USCIS Amends Rules to Avoid Removal of Military Family Members06 Dec 2013
According to the White House, more than 30,000 noncitizens were serving in our armed forces, as of May 2013, and thousands more have done so in recent memory, serving their adopted country with honor and distinction. [See Honoring the Legacy of Immigrants Serving in the Armed Forces, by Tanya Bradsher, The White House Blog, 11.Nov.2013.] Given the reality of mixed-status families, many of these service members have faced the prospect that their undocumented immediate relatives could be deported, even in the midst of the service member’s deployment overseas.
Shortly after Veteran’s Day, the Obama administration released a new policy memorandum designed to prevent the removal (commonly referred to as deportation) of undocumented spouses, children, and parents of active duty and veteran service members. [See USCIS Policy Memorandum PM-602-0091, Parole of Spouses, Children and Parents of Active Duty Members of the U.S. Armed Forces, etc., 15.Nov.2013.] Among the justifications for the new policy: “Military preparedness can potentially be adversely affected if active members of the U.S. Armed Forces and individuals serving in the Selected Reserve of the Ready Reserve, who can quickly be called into active duty, worry about the immigration status of their spouses, parents, and children.”
Under the new policy, the USCIS will more readily grant “parole in place” to the spouses, children, and parents of active duty members of the U.S. armed forces – and of certain reservists and veterans – in cases where those family members originally entered the United States without inspection or admission. The memo states, “absent a criminal conviction or other serious adverse factors, parole in place would generally be an appropriate exercise of discretion for such an individual.”

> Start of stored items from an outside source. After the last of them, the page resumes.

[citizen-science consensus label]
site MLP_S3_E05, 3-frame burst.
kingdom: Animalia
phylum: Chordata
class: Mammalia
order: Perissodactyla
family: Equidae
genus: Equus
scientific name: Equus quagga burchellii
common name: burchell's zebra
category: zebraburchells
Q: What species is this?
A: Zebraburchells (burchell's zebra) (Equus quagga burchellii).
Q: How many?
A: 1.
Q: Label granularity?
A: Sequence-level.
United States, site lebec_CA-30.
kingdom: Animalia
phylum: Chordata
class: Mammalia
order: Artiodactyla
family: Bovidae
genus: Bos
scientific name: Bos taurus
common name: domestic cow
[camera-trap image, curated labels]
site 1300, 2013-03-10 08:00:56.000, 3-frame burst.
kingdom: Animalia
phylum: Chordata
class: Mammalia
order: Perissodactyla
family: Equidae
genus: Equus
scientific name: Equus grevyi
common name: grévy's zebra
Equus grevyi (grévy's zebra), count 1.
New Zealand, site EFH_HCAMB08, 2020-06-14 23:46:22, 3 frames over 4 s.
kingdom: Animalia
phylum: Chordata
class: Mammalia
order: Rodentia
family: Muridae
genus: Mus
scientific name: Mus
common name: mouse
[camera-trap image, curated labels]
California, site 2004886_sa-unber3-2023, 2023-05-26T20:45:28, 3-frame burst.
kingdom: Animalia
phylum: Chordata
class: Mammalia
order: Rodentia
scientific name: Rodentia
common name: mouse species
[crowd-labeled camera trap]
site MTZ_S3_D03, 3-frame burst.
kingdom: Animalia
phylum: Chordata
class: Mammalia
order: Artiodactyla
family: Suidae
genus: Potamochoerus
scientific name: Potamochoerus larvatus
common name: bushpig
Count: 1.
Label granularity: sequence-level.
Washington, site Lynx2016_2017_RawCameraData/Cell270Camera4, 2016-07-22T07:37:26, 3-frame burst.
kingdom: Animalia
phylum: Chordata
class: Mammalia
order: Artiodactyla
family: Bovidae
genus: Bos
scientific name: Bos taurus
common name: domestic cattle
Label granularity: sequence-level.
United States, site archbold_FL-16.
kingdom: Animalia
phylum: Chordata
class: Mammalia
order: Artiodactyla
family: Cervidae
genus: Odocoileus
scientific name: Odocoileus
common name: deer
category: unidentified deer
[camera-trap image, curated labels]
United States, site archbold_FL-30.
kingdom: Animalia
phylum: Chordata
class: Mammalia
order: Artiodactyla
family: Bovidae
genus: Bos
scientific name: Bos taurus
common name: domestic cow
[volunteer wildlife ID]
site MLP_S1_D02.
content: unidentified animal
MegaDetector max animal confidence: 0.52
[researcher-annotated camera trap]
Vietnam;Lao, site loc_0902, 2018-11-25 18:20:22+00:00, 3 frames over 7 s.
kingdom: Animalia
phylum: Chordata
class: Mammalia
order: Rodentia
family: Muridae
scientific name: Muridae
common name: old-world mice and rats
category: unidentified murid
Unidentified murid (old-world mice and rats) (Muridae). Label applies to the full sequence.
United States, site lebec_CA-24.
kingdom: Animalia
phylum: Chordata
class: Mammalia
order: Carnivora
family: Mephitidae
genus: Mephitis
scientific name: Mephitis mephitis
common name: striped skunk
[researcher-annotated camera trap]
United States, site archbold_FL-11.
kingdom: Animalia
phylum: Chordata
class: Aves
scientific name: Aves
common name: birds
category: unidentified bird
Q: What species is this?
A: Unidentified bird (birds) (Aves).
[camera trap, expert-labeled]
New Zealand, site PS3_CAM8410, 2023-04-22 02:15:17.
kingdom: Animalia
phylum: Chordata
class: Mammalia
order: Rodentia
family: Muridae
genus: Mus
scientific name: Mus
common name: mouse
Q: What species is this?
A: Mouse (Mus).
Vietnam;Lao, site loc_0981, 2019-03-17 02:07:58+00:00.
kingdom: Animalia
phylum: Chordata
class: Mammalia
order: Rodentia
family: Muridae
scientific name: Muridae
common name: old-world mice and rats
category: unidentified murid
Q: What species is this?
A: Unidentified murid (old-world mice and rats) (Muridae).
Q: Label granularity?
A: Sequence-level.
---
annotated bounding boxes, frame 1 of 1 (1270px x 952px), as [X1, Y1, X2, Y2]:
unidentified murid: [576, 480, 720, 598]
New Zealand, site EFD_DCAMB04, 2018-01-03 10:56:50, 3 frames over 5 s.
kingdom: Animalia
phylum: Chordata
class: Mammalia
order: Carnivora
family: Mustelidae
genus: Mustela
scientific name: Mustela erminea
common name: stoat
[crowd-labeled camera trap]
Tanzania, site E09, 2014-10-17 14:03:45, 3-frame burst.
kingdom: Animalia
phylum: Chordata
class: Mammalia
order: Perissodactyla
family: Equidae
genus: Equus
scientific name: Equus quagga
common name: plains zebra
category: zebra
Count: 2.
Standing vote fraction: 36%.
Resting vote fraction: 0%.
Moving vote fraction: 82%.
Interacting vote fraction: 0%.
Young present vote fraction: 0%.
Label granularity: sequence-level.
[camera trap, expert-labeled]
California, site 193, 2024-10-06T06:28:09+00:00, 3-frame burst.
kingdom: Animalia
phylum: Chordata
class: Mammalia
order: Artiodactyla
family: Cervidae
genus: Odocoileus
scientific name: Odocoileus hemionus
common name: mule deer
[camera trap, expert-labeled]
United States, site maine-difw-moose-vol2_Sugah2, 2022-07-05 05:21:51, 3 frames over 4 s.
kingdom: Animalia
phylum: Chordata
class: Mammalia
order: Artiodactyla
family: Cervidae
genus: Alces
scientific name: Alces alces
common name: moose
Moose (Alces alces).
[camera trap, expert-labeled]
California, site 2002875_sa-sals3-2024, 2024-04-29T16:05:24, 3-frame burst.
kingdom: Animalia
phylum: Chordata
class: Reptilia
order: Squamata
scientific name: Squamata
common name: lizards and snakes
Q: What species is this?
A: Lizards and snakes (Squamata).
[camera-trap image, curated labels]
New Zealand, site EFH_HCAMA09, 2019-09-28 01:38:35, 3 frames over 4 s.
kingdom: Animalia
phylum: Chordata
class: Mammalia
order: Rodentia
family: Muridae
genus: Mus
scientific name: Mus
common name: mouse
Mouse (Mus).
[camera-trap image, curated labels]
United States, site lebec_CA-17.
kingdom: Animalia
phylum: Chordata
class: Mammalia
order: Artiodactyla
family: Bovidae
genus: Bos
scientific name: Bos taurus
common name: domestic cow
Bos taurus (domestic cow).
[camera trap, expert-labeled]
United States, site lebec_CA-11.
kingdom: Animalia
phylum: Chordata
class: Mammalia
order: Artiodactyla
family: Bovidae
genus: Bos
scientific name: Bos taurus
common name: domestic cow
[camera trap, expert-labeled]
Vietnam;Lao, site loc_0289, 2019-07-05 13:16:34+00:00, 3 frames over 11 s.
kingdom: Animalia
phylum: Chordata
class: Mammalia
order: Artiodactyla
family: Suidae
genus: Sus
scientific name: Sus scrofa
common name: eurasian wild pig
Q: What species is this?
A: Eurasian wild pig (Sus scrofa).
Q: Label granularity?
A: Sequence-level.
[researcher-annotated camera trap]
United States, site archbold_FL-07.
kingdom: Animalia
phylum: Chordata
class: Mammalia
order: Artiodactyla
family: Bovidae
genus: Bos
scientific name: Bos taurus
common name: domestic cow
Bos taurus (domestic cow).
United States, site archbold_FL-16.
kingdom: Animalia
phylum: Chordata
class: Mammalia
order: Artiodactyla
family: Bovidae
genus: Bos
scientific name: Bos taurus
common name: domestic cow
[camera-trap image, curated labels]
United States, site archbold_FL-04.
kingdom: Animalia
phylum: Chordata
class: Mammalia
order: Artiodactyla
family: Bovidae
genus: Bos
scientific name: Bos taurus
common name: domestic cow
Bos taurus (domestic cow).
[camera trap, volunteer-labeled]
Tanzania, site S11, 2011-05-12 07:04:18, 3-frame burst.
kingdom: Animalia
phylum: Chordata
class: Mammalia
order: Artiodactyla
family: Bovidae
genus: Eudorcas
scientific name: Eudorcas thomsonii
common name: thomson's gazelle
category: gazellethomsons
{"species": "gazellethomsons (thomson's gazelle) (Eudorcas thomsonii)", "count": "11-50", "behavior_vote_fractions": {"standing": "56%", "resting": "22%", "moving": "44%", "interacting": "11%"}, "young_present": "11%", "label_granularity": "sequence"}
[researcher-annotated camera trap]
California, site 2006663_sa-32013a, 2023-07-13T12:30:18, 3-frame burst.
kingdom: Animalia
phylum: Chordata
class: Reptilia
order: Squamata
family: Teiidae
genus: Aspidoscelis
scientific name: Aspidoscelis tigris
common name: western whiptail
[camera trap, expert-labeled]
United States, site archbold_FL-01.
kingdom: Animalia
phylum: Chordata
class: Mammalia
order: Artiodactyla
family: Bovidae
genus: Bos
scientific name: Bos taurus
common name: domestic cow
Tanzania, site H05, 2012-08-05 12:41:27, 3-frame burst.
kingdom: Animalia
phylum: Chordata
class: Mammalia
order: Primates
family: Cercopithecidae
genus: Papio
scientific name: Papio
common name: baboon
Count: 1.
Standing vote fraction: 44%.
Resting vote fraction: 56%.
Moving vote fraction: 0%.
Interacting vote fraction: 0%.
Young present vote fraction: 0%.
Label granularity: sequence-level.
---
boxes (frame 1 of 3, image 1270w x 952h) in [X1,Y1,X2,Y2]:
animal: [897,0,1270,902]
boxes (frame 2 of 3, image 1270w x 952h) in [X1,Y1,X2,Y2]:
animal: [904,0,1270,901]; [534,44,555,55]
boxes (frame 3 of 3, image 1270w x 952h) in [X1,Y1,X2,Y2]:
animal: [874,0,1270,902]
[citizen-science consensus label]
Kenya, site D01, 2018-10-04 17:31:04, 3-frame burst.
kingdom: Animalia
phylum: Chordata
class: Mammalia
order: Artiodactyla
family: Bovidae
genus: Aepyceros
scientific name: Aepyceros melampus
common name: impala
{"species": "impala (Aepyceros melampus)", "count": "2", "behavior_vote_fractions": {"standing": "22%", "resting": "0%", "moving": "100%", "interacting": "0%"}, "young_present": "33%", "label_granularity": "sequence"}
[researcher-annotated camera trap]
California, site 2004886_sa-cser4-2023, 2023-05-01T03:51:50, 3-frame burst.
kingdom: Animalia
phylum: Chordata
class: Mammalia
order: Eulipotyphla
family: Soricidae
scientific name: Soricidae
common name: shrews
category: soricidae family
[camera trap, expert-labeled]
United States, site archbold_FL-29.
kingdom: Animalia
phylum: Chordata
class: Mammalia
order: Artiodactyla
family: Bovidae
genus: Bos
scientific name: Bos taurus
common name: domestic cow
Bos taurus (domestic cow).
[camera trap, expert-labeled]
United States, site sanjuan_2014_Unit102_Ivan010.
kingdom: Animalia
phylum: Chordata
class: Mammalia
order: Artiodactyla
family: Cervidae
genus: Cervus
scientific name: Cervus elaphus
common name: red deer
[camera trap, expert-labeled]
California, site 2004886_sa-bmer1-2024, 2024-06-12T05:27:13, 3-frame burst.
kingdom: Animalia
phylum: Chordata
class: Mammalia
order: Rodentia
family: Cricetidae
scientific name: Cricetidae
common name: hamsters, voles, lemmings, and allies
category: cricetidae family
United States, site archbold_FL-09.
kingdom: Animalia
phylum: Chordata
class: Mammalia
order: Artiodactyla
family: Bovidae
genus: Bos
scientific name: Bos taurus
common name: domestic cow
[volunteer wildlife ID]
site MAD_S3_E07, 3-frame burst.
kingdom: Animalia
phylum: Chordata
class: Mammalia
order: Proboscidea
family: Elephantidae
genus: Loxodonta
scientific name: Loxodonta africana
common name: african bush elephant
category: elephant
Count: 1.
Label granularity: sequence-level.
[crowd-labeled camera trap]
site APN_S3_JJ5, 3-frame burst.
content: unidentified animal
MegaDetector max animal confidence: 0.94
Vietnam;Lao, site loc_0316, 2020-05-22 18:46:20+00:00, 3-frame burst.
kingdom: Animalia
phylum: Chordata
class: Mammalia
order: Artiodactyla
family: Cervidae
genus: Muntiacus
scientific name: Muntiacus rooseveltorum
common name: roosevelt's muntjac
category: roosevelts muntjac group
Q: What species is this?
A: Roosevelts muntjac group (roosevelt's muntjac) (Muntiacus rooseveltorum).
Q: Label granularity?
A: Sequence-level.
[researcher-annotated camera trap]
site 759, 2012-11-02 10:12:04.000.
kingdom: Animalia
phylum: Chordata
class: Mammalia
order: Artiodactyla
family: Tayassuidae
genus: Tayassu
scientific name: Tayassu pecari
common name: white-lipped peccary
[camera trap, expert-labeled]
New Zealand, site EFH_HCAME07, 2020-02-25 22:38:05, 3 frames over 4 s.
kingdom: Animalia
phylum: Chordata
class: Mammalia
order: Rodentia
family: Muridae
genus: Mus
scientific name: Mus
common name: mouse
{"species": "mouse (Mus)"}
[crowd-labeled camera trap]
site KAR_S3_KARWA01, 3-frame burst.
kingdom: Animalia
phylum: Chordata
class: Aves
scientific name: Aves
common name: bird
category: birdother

This is the latest in a series of measures designed to provide immigration benefits to military service members and their families. As a recent White House background paper notes, President George W. Bush signed an Executive Order in 2002 that made active-duty U.S. military service members – as well as those recently discharged – eligible for immediate naturalization. The Obama administration has built on this initiative, the White House says, and has worked to make the immigration system more user friendly for service members and their families. [See The Benefits of Commonsense Immigration Reform: Recognizing the Contributions of Immigrants in the Armed Forces, The White House, 11.Nov.2013.]
For example: a toll-free help line at the USCIS can assist U.S. military service members and their families with a variety of immigration services, providing basic information about naturalization, bringing a spouse, fiancé/e, or adopted child to the United States, and other issues. For details, see the USCIS Military Help Line page. http://www.uscis.gov/military-help-line
We are pleased to see that the USCIS is taking steps to accommodate the families of our men and women in uniform. Military life is already stressful, and U.S. service members worry enough about their families without the added concerned that their undocumented parents, spouses, or children might be deported!